▶ Task:
Read the data below line by line and copy each one with "vote" in it.

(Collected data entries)
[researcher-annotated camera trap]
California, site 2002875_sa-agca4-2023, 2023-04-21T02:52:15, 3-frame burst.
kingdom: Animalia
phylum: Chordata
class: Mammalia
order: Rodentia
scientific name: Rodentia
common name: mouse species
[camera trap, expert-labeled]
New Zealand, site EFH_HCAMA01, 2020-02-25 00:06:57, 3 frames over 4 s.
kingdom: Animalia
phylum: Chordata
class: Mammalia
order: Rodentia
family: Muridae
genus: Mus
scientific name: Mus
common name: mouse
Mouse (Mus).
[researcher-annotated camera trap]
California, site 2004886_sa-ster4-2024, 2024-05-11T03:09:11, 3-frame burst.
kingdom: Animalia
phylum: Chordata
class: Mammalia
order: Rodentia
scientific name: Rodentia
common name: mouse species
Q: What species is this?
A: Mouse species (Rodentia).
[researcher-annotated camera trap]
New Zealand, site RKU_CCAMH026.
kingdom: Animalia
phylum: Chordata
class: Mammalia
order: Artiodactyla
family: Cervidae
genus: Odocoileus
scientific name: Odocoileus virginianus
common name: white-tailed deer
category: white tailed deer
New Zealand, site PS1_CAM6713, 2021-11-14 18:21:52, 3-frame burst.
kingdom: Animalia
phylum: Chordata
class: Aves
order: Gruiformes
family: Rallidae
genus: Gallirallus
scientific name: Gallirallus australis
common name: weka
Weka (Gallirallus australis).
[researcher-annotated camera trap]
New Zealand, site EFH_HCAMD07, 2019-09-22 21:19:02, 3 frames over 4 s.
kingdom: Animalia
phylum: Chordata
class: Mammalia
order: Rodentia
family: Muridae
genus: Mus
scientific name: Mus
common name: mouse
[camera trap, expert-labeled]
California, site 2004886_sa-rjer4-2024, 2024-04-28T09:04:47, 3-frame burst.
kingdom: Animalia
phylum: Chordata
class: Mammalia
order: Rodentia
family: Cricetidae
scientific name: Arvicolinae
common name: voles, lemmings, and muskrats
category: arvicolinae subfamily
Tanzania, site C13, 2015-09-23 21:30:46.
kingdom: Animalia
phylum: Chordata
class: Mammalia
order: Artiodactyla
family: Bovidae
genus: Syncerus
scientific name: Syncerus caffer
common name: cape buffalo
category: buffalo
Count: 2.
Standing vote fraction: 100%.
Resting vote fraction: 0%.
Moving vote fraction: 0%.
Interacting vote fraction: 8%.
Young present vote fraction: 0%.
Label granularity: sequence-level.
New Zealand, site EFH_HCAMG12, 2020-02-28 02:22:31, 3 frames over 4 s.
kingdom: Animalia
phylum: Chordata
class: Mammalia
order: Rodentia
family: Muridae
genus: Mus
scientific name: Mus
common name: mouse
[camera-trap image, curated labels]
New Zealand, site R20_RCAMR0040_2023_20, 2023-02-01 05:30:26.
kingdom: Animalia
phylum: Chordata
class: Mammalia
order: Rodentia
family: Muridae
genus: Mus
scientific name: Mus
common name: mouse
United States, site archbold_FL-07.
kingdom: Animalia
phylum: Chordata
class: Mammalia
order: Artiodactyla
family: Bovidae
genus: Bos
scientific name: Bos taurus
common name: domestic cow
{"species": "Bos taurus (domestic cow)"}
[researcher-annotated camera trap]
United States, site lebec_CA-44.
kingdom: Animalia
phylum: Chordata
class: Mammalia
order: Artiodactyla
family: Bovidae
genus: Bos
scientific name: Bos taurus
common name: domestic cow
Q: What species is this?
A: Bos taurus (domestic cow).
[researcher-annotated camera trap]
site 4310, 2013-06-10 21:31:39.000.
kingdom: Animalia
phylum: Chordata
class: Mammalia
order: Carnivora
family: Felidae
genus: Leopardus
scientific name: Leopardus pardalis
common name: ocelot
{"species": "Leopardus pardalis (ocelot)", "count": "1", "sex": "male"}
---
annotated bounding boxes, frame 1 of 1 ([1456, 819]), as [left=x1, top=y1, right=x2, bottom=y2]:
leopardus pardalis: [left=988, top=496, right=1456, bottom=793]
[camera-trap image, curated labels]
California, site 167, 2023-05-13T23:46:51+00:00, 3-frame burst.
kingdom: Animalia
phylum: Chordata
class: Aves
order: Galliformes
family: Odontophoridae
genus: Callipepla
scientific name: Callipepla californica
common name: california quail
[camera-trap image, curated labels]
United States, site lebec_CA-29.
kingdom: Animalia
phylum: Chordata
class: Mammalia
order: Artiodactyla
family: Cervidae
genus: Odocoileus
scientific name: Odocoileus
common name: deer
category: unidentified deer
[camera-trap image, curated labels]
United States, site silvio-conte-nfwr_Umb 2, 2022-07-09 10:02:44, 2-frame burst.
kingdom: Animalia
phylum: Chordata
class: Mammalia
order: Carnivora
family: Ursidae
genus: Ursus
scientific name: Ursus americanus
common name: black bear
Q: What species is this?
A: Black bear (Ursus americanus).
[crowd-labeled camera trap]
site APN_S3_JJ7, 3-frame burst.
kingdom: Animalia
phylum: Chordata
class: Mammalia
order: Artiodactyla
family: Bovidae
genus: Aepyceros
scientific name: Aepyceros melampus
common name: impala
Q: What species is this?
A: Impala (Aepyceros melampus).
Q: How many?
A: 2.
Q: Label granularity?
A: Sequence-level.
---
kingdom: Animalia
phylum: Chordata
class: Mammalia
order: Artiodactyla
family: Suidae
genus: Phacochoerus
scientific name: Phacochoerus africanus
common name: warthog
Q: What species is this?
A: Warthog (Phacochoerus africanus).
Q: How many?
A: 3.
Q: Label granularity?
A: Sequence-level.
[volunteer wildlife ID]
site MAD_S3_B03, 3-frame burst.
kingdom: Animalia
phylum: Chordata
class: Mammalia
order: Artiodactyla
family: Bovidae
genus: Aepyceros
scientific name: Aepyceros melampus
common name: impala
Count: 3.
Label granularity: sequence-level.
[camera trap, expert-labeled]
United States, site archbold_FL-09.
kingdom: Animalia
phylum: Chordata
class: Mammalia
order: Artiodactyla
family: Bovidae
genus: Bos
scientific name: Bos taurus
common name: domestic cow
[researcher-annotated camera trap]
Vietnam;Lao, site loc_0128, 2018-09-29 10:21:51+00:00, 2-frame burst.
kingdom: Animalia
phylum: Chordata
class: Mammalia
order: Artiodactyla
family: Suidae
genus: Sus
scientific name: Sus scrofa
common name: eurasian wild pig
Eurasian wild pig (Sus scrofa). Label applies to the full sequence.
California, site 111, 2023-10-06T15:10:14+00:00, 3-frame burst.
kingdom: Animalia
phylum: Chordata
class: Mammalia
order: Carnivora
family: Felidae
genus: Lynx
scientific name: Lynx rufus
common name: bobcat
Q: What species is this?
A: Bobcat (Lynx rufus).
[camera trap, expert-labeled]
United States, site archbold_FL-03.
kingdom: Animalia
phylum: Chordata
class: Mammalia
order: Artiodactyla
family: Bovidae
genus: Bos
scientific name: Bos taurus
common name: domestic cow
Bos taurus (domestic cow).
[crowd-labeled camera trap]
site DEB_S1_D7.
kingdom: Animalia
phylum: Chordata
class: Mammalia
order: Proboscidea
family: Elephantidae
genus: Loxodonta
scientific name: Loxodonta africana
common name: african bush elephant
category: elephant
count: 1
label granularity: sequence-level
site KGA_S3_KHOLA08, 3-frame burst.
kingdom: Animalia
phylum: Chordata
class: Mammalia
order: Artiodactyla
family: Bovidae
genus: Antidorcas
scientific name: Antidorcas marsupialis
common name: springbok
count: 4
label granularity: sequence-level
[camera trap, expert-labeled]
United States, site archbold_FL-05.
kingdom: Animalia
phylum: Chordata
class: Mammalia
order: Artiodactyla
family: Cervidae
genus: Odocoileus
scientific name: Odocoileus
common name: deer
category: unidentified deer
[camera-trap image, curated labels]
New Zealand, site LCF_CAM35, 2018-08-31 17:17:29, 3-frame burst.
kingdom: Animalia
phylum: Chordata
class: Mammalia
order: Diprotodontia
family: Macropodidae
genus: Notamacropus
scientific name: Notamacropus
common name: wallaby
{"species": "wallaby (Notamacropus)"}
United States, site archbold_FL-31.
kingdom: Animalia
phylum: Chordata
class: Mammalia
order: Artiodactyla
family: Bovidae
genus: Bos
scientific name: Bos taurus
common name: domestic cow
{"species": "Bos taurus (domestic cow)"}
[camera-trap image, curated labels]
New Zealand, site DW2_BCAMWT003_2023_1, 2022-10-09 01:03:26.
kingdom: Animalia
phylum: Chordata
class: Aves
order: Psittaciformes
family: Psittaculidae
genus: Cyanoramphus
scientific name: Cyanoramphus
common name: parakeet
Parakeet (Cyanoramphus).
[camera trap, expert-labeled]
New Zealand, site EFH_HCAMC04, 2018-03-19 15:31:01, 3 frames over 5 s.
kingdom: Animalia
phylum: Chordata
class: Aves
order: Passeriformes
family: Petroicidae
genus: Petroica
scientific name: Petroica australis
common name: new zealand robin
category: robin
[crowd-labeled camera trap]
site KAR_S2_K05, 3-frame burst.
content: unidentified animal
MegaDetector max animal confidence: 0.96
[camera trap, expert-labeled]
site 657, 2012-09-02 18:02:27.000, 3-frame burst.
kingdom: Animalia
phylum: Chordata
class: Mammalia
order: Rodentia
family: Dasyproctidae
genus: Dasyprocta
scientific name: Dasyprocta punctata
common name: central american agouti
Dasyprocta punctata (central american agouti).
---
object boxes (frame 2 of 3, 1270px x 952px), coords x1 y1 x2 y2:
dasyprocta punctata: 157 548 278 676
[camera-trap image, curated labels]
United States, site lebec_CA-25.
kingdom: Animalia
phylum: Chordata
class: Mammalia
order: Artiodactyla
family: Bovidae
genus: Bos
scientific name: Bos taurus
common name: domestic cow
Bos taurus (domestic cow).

▶ Task solution:
Standing vote fraction: 100%.
Resting vote fraction: 0%.
Moving vote fraction: 0%.
Interacting vote fraction: 8%.
Young present vote fraction: 0%.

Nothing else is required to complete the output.